Deep Reinforcement Learning for Bipedal Locomotion: A Brief Survey
Lingfan Bao, Joseph Humphreys, Tianhu Peng, Chengxu Zhou
TL;DR
This survey analyzes DRL-based frameworks for bipedal locomotion, comparing end-to-end and hierarchical control to identify fragmentation and the lack of a unified framework. It details end-to-end approaches, split into reference-based and reference-free paradigms, and three hierarchical schemes (deep planning hybrid, feedback DRL control hybrid, and learned hierarchy), highlighting sim-to-real transfer and safety concerns. The authors pinpoint core challenges—generalisation versus precision, the sim-to-real gap, and safety—and propose future directions, including multi-skill learning, perception-conditioned control, motion retargeting, and the use of foundation models.
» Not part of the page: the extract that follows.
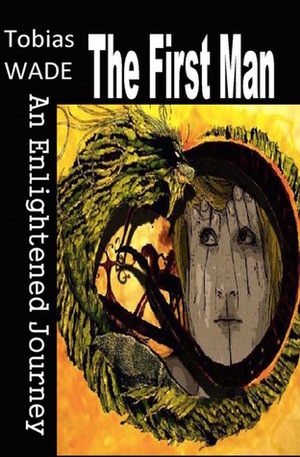The First Man: An Enlightened Journey by Tobias Wade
They introduce two conceptual blueprints, Bipedal Foundation Models (BFMs) and Multi-Layer Adaptive Models (MLAMs), as potential pathways toward a generalist, unified locomotion framework with broad real-world impact.
Abstract
Bipedal robots are gaining global recognition due to their potential applications and advancements in artificial intelligence, particularly through Deep Reinforcement Learning (DRL). While DRL has significantly advanced bipedal locomotion, the development of a unified framework capable of handling a wide range of tasks remains an ongoing challenge. This survey systematically categorises, compares, and analyses existing DRL frameworks for bipedal locomotion, organising them into end-to-end and hierarchical control schemes. End-to-end frameworks are evaluated based on their learning approaches, while hierarchical frameworks are examined in terms of layered structures that integrate learning-based or traditional model-based methods. We provide a detailed evaluation of the composition, strengths, limitations, and capabilities of each framework. Additionally, this survey identifies key research gaps and proposes future directions aimed at creating a more integrated and efficient framework for bipedal locomotion, with wide-ranging applications in real-world environments.